Le duc se jeta sur un fauteuil, baissa les yeux à terre, et, sans les relever, dit : « Je vais appeler Jerningham ; mais ne craignez rien : c’est seulement pour un verre de vin ; le flacon que voici sur la table contient une liqueur bonne pour faire passer des noisettes et des noix, mais insuffisante pour un entretien comme le vôtre. Apportez-moi du Champagne, » dit-il au chambellan qui vint prendre ses ordres.

Jerningham revint et apporta un flacon de Champagne avec deux grandes coupes d’argent. Il en remplit une pour Buckingham, qui, contrairement à l’étiquette ordinaire, était toujours servi le premier dans sa maison, et offrit l’autre à Christian, qui ne voulut pas l’accepter.

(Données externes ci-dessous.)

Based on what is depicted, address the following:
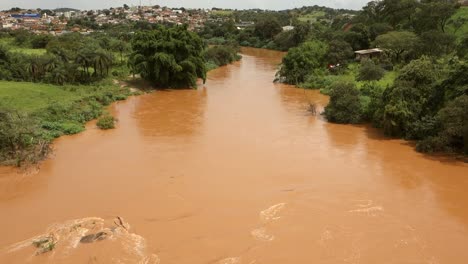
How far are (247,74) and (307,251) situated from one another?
30.4 metres

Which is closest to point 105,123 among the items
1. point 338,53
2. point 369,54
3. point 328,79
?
point 328,79

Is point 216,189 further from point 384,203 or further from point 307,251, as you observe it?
point 384,203

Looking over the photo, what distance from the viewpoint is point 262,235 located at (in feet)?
34.9

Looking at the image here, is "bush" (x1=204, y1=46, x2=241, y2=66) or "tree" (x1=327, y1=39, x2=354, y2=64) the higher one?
"tree" (x1=327, y1=39, x2=354, y2=64)

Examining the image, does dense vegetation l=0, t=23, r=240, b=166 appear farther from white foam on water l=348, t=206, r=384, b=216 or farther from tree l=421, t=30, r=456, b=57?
tree l=421, t=30, r=456, b=57

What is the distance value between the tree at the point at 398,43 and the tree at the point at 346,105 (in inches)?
545

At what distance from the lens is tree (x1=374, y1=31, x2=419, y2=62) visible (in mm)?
32344

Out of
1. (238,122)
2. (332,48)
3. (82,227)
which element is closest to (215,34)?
(332,48)

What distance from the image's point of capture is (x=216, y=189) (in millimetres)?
13383

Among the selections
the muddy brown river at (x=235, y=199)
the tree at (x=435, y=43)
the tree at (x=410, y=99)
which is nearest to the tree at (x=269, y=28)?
the tree at (x=435, y=43)

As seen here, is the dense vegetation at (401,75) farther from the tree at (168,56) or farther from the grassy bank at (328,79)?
the tree at (168,56)

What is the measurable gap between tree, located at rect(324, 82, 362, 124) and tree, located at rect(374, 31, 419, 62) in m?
13.8

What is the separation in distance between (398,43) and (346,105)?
14.8 metres

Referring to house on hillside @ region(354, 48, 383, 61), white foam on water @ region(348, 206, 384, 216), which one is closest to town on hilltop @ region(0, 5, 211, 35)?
house on hillside @ region(354, 48, 383, 61)
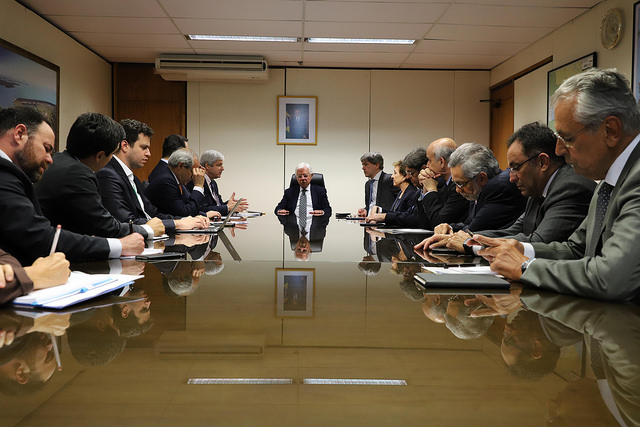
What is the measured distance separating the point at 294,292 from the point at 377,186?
5.76 meters

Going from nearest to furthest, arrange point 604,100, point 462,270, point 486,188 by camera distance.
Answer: point 604,100
point 462,270
point 486,188

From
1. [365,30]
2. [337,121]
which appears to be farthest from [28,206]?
[337,121]

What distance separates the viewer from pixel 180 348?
2.99 ft

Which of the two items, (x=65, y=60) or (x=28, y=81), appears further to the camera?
(x=65, y=60)

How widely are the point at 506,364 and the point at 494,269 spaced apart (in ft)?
2.79

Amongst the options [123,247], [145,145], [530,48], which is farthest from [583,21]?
[123,247]

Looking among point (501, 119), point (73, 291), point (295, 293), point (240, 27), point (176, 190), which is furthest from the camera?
point (501, 119)

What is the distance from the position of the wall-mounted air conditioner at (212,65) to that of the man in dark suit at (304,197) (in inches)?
77.1

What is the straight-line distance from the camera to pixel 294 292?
1424 mm

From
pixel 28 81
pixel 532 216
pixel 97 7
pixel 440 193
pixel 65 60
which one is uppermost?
pixel 97 7

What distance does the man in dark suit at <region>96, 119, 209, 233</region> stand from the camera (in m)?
3.21

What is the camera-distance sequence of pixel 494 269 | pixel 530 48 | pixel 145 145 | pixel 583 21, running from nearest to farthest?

Le duc avala le large gobelet qui lui était présenté, et se couvrit un moment le front avec la main ; puis la retirant aussitôt, il dit : « Christian, expliquez-vous avec clarté ; nous nous connaissons l’un l’autre. Si ma réputation est entre vos mains, vous n’ignorez pas que votre vie est entre les miennes. Asseyez-vous, » continua-t-il en tirant un pistolet de son sein et en le posant sur la table, « asseyez-vous, et que j’entende vos propositions. — Milord, » dit Christian avec un sourire, « je ne produirai pas de mon côté un argument de même force, quoiqu’il soit possible qu’au besoin je ne m’en trouve pas dépourvu ; mais ma défense est dans la situation des choses et dans la manière sage et raisonnable dont Votre Majesté les envisagera sans doute. — Ma Majesté ! répéta le duc ; mon cher ami Christian, vous avez si long-temps fréquenté les puritains, que vous confondez les titres en usage à la cour. — Je ne sais comment m’excuser, répondit Christian, à moins que Votre Grâce ne veuille supposer que je parle en prophète. — C’est une prophétie semblable à celle que le diable fit entendre à Macbeth, » dit le duc, qui se remit à marcher dans l’appartement, revint encore s’asseoir, et ajouta : « Soyez clair, Christian ; dites tout de suite et hardiment quels sont vos projets.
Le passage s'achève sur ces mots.